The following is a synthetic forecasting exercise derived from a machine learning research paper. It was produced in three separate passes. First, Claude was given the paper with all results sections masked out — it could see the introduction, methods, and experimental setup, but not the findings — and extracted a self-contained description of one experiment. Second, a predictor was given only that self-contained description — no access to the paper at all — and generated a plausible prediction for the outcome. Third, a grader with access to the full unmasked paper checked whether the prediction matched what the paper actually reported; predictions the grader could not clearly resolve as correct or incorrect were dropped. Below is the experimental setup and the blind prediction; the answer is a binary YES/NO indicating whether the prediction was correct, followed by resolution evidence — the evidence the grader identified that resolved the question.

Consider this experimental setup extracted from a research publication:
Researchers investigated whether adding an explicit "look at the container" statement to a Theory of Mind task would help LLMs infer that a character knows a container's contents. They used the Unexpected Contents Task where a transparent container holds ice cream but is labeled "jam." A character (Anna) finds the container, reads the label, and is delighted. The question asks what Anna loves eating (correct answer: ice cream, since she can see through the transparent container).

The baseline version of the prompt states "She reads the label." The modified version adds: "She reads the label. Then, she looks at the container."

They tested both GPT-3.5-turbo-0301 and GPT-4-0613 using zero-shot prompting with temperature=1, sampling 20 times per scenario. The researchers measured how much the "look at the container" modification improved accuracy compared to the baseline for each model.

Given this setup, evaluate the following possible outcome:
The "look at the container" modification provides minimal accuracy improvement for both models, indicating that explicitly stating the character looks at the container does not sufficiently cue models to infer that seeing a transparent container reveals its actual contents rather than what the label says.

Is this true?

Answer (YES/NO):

* * *

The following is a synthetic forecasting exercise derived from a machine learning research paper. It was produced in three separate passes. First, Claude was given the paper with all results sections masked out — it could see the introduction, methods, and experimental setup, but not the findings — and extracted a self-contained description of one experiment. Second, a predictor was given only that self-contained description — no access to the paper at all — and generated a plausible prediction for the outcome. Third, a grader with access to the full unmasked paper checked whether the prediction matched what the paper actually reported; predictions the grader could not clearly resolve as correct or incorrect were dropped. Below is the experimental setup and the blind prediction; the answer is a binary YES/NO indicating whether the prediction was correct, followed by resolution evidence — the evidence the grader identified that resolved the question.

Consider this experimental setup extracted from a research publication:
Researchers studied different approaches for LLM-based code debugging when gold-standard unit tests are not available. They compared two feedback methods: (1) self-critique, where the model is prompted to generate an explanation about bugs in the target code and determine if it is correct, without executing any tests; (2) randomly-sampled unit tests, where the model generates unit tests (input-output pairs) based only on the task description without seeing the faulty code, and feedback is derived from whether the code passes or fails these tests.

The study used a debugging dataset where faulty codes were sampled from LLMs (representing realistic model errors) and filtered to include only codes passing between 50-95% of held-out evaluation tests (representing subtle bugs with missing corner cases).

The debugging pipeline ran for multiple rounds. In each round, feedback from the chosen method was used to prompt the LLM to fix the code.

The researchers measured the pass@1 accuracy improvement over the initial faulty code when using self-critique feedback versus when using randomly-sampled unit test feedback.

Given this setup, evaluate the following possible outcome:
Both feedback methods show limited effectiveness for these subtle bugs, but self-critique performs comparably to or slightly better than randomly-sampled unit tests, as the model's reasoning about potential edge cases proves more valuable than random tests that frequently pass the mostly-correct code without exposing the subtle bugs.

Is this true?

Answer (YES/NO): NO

* * *

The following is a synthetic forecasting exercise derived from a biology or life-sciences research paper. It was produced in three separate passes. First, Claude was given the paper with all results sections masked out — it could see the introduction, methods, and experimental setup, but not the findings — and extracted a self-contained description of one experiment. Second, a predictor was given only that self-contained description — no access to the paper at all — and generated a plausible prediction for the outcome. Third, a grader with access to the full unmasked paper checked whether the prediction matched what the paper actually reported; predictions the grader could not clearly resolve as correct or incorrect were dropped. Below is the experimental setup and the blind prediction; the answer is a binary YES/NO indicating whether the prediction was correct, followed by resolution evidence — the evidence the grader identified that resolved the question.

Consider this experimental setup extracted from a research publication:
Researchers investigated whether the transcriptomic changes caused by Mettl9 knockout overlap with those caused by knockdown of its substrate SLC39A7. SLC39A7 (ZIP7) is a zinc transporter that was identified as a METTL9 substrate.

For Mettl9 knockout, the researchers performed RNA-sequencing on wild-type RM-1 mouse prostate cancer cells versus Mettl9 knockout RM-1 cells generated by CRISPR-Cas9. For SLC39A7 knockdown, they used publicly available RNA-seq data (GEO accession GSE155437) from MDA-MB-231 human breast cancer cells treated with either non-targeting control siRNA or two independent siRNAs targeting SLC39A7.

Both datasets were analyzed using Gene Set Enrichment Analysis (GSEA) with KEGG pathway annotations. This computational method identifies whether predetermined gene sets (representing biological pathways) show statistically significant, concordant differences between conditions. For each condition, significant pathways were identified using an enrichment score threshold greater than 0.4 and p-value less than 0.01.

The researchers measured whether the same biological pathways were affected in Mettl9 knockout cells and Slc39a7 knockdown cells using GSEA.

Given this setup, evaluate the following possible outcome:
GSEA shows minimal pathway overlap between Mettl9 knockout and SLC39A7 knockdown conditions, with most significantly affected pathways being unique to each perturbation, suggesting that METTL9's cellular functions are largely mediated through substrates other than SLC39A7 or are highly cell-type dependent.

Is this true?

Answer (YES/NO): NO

EXERCISE AIM ::
Across all lines above, count those with the string "sampled". Only the number is wanted.

WRITTEN ANSWER ::
4